* GOAL OF THE EXERCISE
Make an exact copy of the entries below.

===============

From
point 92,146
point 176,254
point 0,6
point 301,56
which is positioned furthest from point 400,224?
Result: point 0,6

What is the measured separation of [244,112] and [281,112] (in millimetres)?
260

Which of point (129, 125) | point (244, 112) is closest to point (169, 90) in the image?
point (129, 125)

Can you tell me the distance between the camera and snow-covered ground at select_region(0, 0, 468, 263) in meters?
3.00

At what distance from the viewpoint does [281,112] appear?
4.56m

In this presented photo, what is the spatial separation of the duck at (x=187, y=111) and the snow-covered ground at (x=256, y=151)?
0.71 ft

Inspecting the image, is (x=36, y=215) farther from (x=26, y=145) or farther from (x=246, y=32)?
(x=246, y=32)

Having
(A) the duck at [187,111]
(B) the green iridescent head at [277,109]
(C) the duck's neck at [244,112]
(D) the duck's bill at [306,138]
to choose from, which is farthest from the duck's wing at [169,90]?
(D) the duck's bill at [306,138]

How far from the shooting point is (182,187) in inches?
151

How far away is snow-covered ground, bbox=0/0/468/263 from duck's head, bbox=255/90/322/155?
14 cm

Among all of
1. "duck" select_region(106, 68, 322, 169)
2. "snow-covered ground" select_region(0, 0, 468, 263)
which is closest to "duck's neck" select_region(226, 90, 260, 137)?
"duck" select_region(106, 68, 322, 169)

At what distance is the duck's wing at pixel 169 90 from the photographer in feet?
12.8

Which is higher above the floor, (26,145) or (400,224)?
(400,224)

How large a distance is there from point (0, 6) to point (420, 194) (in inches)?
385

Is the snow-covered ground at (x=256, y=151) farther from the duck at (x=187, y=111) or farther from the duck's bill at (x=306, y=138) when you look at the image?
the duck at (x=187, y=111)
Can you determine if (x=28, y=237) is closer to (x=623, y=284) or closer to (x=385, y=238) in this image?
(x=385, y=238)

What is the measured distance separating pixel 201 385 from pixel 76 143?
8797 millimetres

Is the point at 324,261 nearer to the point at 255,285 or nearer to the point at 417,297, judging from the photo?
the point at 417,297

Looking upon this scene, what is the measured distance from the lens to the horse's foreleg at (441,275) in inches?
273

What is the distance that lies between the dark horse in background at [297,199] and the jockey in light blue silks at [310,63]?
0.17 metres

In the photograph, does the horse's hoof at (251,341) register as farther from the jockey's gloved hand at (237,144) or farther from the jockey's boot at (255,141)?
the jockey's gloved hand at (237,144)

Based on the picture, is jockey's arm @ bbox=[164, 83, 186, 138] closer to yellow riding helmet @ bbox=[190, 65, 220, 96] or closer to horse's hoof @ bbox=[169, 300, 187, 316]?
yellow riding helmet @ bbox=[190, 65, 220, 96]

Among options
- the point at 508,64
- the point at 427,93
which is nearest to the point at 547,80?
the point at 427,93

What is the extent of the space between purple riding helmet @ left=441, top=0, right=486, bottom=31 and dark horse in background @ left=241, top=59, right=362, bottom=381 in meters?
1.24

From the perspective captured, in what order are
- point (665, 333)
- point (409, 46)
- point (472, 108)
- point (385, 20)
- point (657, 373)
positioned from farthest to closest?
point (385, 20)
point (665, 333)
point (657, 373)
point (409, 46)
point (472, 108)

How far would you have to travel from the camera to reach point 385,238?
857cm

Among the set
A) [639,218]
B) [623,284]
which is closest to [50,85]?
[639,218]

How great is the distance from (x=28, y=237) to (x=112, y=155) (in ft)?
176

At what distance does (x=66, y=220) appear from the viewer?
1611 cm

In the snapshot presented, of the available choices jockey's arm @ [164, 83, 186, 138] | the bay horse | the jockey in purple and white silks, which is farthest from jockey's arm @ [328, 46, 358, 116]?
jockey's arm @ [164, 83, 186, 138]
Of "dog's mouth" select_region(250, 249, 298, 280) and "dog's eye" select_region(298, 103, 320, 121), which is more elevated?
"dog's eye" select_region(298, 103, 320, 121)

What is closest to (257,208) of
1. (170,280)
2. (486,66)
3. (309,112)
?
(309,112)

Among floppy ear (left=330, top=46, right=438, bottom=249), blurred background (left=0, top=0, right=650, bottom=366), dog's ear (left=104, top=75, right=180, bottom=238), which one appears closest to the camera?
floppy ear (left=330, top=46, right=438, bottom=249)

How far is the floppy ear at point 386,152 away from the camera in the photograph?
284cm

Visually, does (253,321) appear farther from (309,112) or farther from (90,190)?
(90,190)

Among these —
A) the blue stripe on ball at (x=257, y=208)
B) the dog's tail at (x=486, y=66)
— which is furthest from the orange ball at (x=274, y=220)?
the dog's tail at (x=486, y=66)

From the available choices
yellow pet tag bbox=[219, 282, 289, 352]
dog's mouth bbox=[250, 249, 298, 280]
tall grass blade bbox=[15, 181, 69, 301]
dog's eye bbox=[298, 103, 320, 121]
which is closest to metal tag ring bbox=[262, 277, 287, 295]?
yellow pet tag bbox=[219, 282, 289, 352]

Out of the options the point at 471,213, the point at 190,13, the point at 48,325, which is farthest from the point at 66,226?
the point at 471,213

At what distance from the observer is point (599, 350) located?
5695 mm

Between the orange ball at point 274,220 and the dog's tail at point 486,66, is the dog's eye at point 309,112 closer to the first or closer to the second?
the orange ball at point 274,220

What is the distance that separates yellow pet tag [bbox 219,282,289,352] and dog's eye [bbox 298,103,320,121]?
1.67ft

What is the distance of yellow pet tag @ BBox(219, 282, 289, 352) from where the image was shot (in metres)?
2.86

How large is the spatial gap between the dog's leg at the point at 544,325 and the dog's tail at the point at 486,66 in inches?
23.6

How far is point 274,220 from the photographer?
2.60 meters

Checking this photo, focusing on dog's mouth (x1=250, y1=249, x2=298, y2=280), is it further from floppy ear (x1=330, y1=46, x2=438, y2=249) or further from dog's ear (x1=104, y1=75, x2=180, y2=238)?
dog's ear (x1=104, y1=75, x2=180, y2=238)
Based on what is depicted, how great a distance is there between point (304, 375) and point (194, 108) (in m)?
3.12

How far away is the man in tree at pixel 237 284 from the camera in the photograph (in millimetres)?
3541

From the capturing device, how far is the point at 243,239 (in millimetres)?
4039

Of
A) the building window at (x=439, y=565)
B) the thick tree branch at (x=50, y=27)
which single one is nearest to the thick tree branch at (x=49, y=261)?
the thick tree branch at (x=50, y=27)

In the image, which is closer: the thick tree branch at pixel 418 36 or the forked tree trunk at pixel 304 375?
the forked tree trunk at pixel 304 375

===============

* ANSWER TO THE TASK
From
point 92,146
point 176,254
point 0,6
point 301,56
which is positioned furthest from point 400,224?
Result: point 0,6

What is the measured separation of [244,112] and [281,112] (in millimetres)?
260

Which of point (129, 125) | point (244, 112) is closest to point (169, 90) in the image?
point (129, 125)

Can you tell me the distance between the camera and snow-covered ground at select_region(0, 0, 468, 263) in meters?
3.00

At what distance from the viewpoint does [281,112] appear?
4.56m

In this presented photo, what is the spatial separation of the duck at (x=187, y=111) and the snow-covered ground at (x=256, y=151)?
0.71 ft

Inspecting the image, is (x=36, y=215) farther from (x=26, y=145) or farther from (x=246, y=32)?
(x=246, y=32)

Having
(A) the duck at [187,111]
(B) the green iridescent head at [277,109]
(C) the duck's neck at [244,112]
(D) the duck's bill at [306,138]
to choose from, which is farthest from the duck's wing at [169,90]?
(D) the duck's bill at [306,138]

How far from the shooting point is (182,187) in inches?
151

How far away is snow-covered ground, bbox=0/0/468/263 from duck's head, bbox=255/90/322/155?
14 cm

Among all of
1. "duck" select_region(106, 68, 322, 169)
2. "snow-covered ground" select_region(0, 0, 468, 263)
which is closest to "duck's neck" select_region(226, 90, 260, 137)?
"duck" select_region(106, 68, 322, 169)

At what distance is the duck's wing at pixel 169 90 from the photographer in feet?
12.8

Which is higher above the floor, (26,145) or (400,224)?
(400,224)

How large a distance is there from point (0, 6) to point (420, 194) (in inches)?
385

Is the snow-covered ground at (x=256, y=151) farther from the duck at (x=187, y=111) or farther from the duck's bill at (x=306, y=138) when you look at the image?
the duck at (x=187, y=111)
Can you determine if (x=28, y=237) is closer to (x=623, y=284) or closer to (x=385, y=238) in this image?
(x=385, y=238)

What is the measured distance separating pixel 201 385 from pixel 76 143?
8797 millimetres

Is the point at 324,261 nearer to the point at 255,285 or nearer to the point at 417,297, judging from the photo?
the point at 417,297

Looking upon this scene, what is the measured distance from the lens to the horse's foreleg at (441,275) in inches?
273

What is the distance that lies between the dark horse in background at [297,199] and the jockey in light blue silks at [310,63]?
0.17 metres

In the photograph, does the horse's hoof at (251,341) register as farther from the jockey's gloved hand at (237,144) or farther from the jockey's boot at (255,141)?
the jockey's gloved hand at (237,144)

Based on the picture, is jockey's arm @ bbox=[164, 83, 186, 138] closer to yellow riding helmet @ bbox=[190, 65, 220, 96] or closer to horse's hoof @ bbox=[169, 300, 187, 316]?
yellow riding helmet @ bbox=[190, 65, 220, 96]

Among options
- the point at 508,64
- the point at 427,93
which is nearest to the point at 547,80?
the point at 427,93

What is the extent of the space between purple riding helmet @ left=441, top=0, right=486, bottom=31 and dark horse in background @ left=241, top=59, right=362, bottom=381 in meters?
1.24

From the perspective captured, in what order are
- point (665, 333)
- point (409, 46)
- point (472, 108)
- point (385, 20)
- point (657, 373)
positioned from farthest to closest?
point (385, 20)
point (665, 333)
point (657, 373)
point (409, 46)
point (472, 108)

How far would you have to travel from the camera to reach point 385,238?
857cm

Among the set
A) [639,218]
B) [623,284]
which is closest to [50,85]?
[639,218]

How great is the distance from (x=28, y=237) to (x=112, y=155) (in ft)?
176

At what distance does (x=66, y=220) appear from the viewer?
1611 cm

In the snapshot presented, of the available choices jockey's arm @ [164, 83, 186, 138] | the bay horse | the jockey in purple and white silks, which is farthest from jockey's arm @ [328, 46, 358, 116]?
jockey's arm @ [164, 83, 186, 138]
Of "dog's mouth" select_region(250, 249, 298, 280) and "dog's eye" select_region(298, 103, 320, 121), which is more elevated?
"dog's eye" select_region(298, 103, 320, 121)

What is closest to (257,208) of
1. (170,280)
2. (486,66)
3. (309,112)
?
(309,112)

Among floppy ear (left=330, top=46, right=438, bottom=249), blurred background (left=0, top=0, right=650, bottom=366), dog's ear (left=104, top=75, right=180, bottom=238), which one appears closest to the camera?
floppy ear (left=330, top=46, right=438, bottom=249)

How far is the floppy ear at point 386,152 away from the camera in the photograph?
284cm

Visually, does (253,321) appear farther from (309,112) or farther from (90,190)?
(90,190)

Among these —
A) the blue stripe on ball at (x=257, y=208)
B) the dog's tail at (x=486, y=66)
— which is furthest from the orange ball at (x=274, y=220)?
the dog's tail at (x=486, y=66)

From the available choices
yellow pet tag bbox=[219, 282, 289, 352]
dog's mouth bbox=[250, 249, 298, 280]
tall grass blade bbox=[15, 181, 69, 301]
dog's eye bbox=[298, 103, 320, 121]
which is closest to metal tag ring bbox=[262, 277, 287, 295]?
yellow pet tag bbox=[219, 282, 289, 352]

Out of the options the point at 471,213, the point at 190,13, the point at 48,325, which is farthest from the point at 66,226?
the point at 471,213

At what distance from the observer is point (599, 350) located?
5695 mm

Between the orange ball at point 274,220 and the dog's tail at point 486,66, is the dog's eye at point 309,112 closer to the first or closer to the second?
the orange ball at point 274,220

What is the distance that separates yellow pet tag [bbox 219,282,289,352] and dog's eye [bbox 298,103,320,121]?
1.67ft

What is the distance of yellow pet tag @ BBox(219, 282, 289, 352) from where the image was shot (in metres)?
2.86

How large is the spatial gap between the dog's leg at the point at 544,325 and the dog's tail at the point at 486,66 in inches?
23.6

How far is point 274,220 from the photographer?
2.60 meters

Checking this photo, focusing on dog's mouth (x1=250, y1=249, x2=298, y2=280), is it further from floppy ear (x1=330, y1=46, x2=438, y2=249) or further from dog's ear (x1=104, y1=75, x2=180, y2=238)?
dog's ear (x1=104, y1=75, x2=180, y2=238)
Based on what is depicted, how great a distance is there between point (304, 375) and point (194, 108) (in m)?
3.12

How far away is the man in tree at pixel 237 284 from the camera in the photograph (in millimetres)?
3541

From the capturing device, how far is the point at 243,239 (in millimetres)?
4039

Of
A) the building window at (x=439, y=565)
B) the thick tree branch at (x=50, y=27)
which single one is nearest to the thick tree branch at (x=49, y=261)?
the thick tree branch at (x=50, y=27)

In the image, which is closer: the thick tree branch at pixel 418 36 or the forked tree trunk at pixel 304 375?
the forked tree trunk at pixel 304 375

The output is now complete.